<<<<
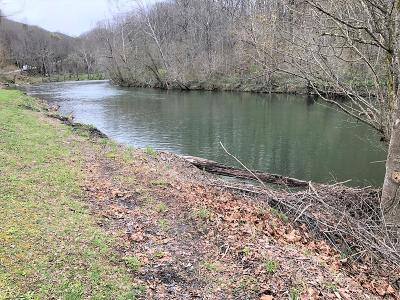 Saltville Residential Lots & Land For Sale: 30067 North Fork River Rd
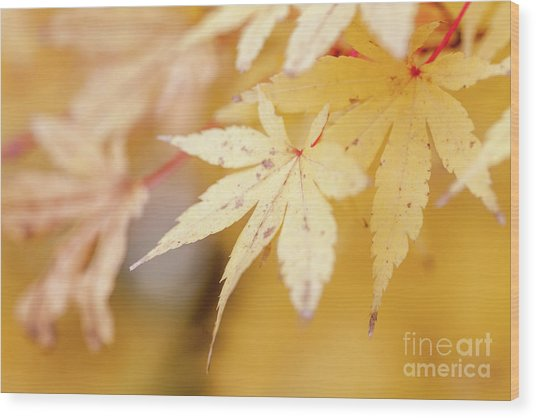 Yellow Leaf With Red Veins Wood Print
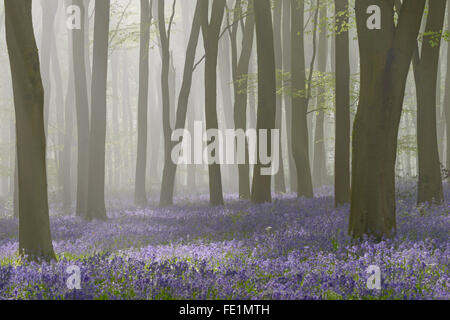 Woodland filled with bluebells on a misty spring morning near Micheldever in Hampshire. - Stock Photo
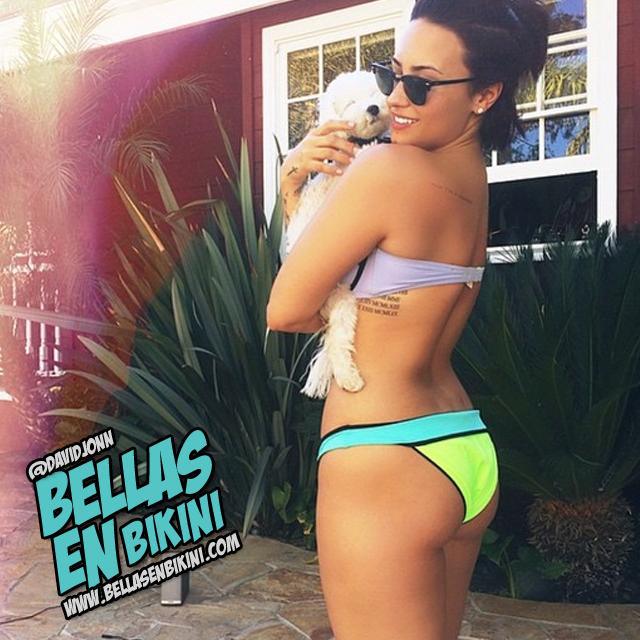 Nueva foto de Demi Lovato en bikini revoluciona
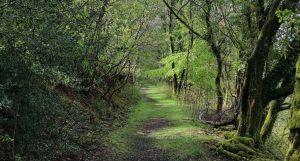 stumbling-our-way-forward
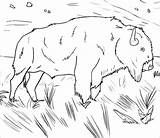 Buffalo Coloring Water Pages Coloringbay sketch template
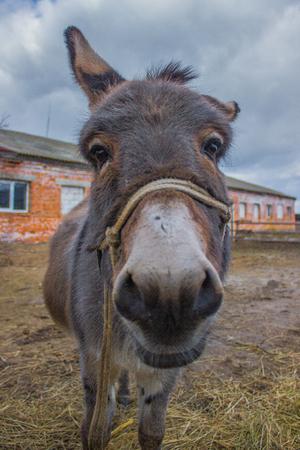 portret: donkey smile on the portret on farm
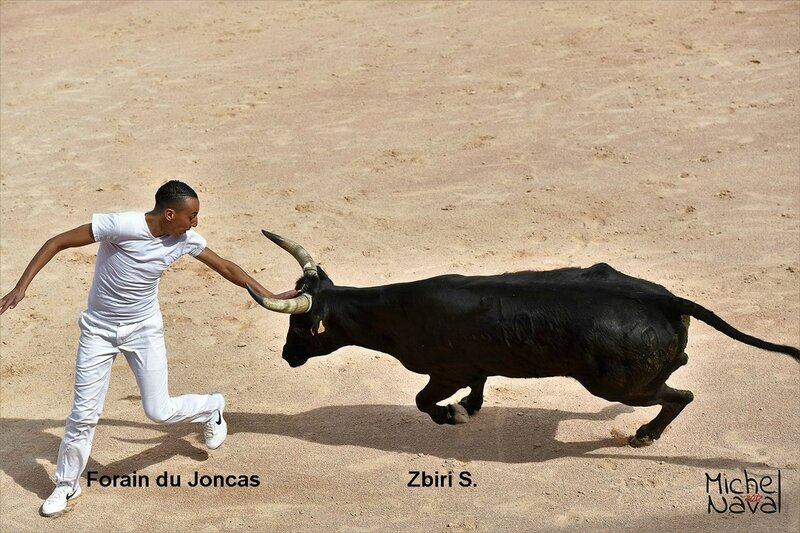 ISTRES 17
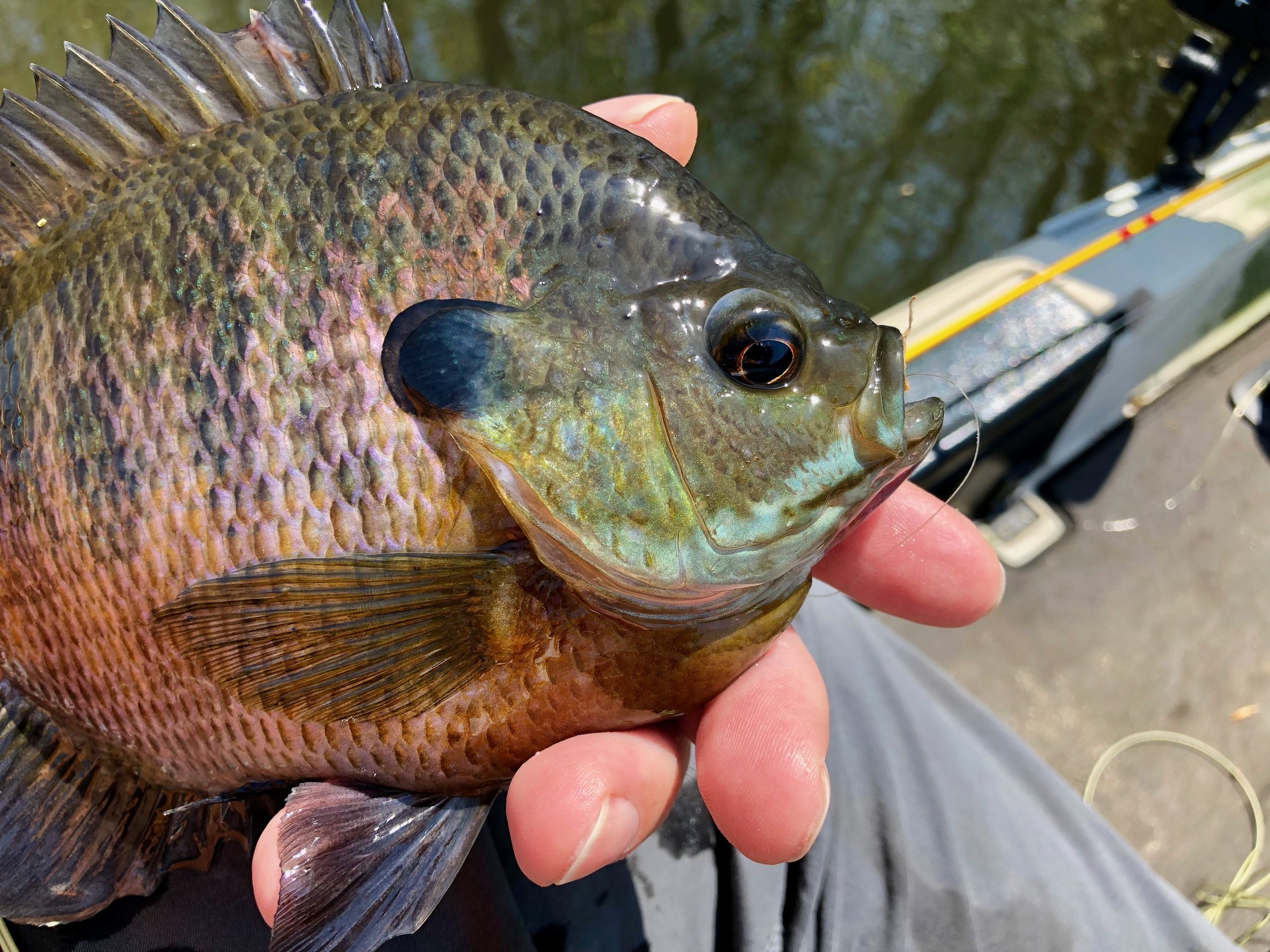 Despite their small mouths larger bluegills can take surprising large flies. This fish fully engulfed a size six streamer!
>>>>
◆ **Work instructions**
Return only the part above that opens with the line containing "Yellow Leaf With Red Veins Wood Print" and closes with the line containing "portret: donkey smile on the portret on farm", exactly and with both ends, skipping the pictures.

◆ **Answer to this task**
 Yellow Leaf With Red Veins Wood Print
 Woodland filled with bluebells on a misty spring morning near Micheldever in Hampshire. - Stock Photo
 Nueva foto de Demi Lovato en bikini revoluciona
 stumbling-our-way-forward
 Buffalo Coloring Water Pages Coloringbay sketch template
 portret: donkey smile on the portret on farm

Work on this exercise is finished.